§ Records for the exercise
===============
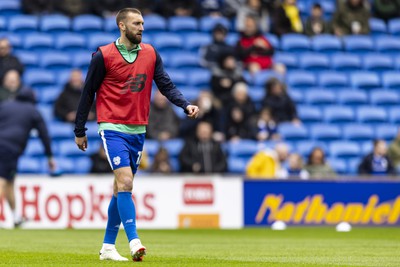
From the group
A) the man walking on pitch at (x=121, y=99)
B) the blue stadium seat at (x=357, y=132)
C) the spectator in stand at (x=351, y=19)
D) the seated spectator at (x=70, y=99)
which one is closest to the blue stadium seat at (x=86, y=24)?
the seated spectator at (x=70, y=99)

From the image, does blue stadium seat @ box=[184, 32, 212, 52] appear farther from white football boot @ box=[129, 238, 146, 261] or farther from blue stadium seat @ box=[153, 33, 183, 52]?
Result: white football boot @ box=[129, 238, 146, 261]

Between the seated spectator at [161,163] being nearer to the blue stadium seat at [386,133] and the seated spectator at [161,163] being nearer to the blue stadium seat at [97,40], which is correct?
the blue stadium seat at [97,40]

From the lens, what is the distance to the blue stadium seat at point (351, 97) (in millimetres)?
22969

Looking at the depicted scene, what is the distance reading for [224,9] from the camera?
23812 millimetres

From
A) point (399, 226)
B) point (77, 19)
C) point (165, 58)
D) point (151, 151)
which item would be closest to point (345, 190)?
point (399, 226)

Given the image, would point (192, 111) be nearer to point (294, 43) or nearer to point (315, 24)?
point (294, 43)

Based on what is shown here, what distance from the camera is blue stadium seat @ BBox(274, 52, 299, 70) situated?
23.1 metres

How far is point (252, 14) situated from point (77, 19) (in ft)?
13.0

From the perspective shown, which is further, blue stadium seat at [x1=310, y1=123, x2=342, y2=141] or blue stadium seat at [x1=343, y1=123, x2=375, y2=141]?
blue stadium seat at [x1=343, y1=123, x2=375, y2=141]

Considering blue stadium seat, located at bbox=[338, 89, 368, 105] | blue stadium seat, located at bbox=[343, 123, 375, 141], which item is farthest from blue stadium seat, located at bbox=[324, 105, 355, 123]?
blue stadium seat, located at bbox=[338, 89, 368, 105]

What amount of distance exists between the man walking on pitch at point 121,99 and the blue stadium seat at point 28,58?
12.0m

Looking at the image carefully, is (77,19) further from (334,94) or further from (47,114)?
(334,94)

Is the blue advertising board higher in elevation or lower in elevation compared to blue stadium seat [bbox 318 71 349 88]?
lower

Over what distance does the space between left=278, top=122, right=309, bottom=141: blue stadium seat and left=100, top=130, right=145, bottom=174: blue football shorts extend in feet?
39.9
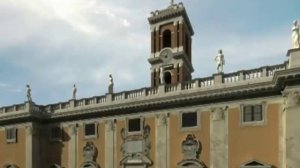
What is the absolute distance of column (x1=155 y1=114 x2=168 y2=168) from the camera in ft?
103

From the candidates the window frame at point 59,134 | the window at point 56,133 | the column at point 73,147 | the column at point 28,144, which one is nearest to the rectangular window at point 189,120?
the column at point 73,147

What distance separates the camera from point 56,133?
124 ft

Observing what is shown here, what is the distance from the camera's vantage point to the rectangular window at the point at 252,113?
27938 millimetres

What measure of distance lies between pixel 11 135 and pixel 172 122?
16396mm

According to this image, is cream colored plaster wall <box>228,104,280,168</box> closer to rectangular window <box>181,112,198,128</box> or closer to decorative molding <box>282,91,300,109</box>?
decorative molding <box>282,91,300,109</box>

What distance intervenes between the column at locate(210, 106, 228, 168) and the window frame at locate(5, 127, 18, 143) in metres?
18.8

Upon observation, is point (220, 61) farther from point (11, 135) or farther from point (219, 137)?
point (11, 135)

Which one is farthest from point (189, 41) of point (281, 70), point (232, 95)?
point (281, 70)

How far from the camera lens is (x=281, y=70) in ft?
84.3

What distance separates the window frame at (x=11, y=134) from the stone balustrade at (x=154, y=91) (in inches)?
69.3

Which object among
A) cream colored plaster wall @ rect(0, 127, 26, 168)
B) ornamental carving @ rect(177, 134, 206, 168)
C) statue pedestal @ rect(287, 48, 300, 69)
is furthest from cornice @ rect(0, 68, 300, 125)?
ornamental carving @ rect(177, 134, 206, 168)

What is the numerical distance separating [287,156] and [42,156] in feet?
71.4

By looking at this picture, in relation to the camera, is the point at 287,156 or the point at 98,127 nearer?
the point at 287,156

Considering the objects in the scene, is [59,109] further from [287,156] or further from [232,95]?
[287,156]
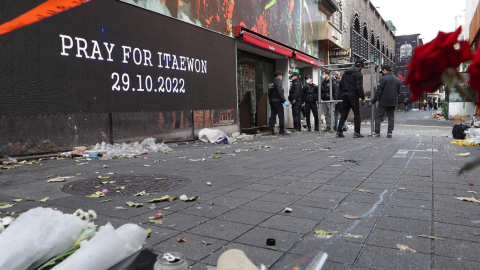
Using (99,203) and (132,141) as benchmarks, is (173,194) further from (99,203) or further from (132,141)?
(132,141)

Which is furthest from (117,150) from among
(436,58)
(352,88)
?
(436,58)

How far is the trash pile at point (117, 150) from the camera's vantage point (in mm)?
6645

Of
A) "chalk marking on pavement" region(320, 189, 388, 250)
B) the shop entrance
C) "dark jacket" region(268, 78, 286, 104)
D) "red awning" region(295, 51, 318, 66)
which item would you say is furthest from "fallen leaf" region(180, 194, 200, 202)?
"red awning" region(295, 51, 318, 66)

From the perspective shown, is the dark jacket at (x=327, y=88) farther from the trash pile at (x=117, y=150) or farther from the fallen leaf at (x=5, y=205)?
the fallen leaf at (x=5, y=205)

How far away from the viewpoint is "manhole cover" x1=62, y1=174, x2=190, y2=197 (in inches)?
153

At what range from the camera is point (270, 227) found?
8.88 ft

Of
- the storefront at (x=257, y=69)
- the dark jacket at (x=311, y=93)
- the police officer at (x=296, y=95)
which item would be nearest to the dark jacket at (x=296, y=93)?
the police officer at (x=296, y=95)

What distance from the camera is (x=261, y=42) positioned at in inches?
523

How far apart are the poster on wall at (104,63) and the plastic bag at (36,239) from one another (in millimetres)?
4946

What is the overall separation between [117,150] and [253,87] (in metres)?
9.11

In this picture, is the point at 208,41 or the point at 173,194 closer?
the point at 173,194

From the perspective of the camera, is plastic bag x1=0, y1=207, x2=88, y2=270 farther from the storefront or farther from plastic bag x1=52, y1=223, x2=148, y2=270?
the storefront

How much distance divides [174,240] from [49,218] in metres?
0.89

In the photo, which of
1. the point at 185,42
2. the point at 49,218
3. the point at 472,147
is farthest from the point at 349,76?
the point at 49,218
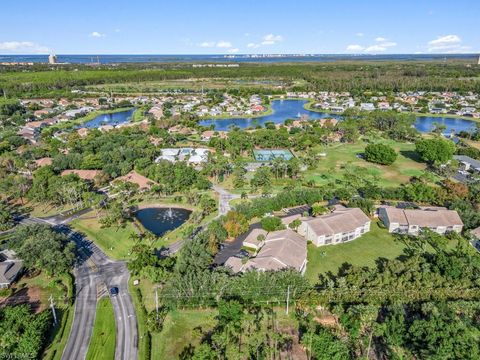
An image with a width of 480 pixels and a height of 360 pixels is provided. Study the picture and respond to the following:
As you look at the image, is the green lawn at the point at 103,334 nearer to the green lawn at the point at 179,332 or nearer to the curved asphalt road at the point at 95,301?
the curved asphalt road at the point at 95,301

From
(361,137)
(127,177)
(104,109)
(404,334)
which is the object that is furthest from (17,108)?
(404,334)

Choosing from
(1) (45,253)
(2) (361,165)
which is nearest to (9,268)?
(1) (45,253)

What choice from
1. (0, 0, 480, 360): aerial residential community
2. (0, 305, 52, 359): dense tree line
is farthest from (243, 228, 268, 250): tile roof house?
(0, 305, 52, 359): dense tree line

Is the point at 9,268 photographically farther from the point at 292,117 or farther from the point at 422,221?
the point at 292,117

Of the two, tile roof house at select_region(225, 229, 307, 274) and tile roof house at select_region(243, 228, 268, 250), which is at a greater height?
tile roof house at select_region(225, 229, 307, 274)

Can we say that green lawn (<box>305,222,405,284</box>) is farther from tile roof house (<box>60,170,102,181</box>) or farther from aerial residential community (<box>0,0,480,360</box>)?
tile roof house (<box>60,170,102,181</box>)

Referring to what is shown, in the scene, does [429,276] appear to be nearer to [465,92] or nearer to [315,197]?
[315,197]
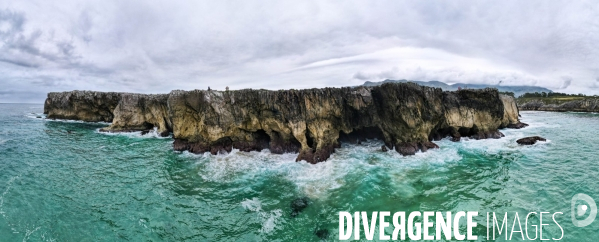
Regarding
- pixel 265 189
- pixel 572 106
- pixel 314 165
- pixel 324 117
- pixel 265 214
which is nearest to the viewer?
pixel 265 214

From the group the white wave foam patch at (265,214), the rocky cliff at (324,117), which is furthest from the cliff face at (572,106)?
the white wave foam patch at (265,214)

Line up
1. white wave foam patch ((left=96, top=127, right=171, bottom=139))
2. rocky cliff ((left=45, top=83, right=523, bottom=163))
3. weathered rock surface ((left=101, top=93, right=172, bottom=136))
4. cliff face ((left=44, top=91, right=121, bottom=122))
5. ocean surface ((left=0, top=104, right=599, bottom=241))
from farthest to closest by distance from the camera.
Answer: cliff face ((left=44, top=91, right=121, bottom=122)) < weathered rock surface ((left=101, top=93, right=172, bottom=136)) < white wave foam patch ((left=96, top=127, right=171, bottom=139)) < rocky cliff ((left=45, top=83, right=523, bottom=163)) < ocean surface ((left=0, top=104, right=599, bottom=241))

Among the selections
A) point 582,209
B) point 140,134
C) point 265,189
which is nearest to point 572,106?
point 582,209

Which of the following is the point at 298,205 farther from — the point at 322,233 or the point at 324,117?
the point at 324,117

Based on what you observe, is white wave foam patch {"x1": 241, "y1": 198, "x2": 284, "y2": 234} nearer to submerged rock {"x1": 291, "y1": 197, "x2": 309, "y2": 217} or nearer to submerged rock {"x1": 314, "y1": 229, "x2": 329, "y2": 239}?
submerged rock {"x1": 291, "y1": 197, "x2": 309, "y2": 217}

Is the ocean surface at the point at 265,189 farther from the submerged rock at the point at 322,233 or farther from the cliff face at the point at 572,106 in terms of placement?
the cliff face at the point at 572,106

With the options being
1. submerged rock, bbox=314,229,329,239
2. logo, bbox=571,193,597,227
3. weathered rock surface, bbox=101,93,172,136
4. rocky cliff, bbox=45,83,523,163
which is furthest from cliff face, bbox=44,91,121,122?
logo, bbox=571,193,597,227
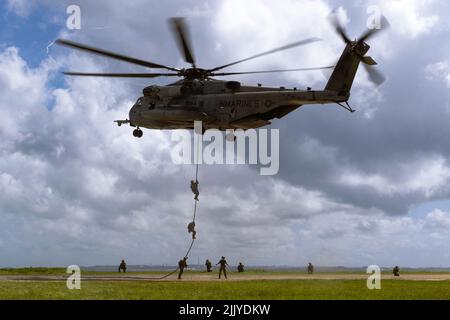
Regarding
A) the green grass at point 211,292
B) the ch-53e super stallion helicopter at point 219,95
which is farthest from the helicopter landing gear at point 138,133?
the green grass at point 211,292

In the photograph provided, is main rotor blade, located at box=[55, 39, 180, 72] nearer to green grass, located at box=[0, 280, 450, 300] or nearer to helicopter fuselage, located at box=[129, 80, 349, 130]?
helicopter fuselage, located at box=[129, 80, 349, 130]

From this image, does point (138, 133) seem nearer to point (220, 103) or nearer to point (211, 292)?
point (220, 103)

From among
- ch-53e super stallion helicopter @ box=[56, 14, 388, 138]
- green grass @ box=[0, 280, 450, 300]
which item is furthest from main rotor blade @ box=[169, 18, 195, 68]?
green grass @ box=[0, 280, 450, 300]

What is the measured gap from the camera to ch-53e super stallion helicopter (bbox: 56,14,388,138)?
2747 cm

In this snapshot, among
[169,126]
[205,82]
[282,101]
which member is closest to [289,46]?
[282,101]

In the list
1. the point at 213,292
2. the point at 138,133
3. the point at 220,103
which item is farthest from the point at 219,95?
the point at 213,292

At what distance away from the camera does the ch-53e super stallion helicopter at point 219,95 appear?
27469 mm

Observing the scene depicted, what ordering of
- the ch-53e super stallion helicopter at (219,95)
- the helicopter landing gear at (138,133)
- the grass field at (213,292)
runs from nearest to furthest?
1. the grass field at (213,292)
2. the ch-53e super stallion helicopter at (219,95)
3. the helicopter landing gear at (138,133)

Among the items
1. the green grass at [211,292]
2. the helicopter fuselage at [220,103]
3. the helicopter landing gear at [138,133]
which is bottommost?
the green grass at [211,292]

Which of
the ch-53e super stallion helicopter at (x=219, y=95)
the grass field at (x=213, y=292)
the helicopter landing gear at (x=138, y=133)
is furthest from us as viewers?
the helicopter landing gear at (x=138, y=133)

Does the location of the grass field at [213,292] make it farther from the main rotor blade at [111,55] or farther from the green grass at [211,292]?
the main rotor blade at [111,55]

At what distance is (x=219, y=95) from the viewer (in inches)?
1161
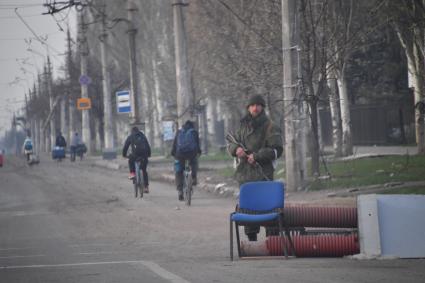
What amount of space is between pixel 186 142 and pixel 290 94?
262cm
===============
§ What is being asked
Output the lines above as a numbered list, starting at the first line and ending at the line that contains "23812 millimetres". Leave out blank lines and any pictures.

§ Exercise solution
1. From the group
2. A) the man walking on pitch at (x=121, y=99)
3. B) the blue stadium seat at (x=357, y=132)
4. C) the spectator in stand at (x=351, y=19)
5. D) the seated spectator at (x=70, y=99)
6. which one is closest to the blue stadium seat at (x=86, y=24)?
7. the seated spectator at (x=70, y=99)
8. From the image, does blue stadium seat @ box=[184, 32, 212, 52] appear farther from white football boot @ box=[129, 238, 146, 261] or farther from blue stadium seat @ box=[153, 33, 183, 52]?
9. Result: white football boot @ box=[129, 238, 146, 261]
10. Between the seated spectator at [161,163] being nearer to the blue stadium seat at [386,133] and the seated spectator at [161,163] being nearer to the blue stadium seat at [97,40], which is correct?
11. the blue stadium seat at [97,40]
12. From the lens, what is the distance to the blue stadium seat at point (351, 97) (in millimetres)?
13. 22969
14. Looking at the depicted scene, what is the distance reading for [224,9] from the camera?
15. 23812 millimetres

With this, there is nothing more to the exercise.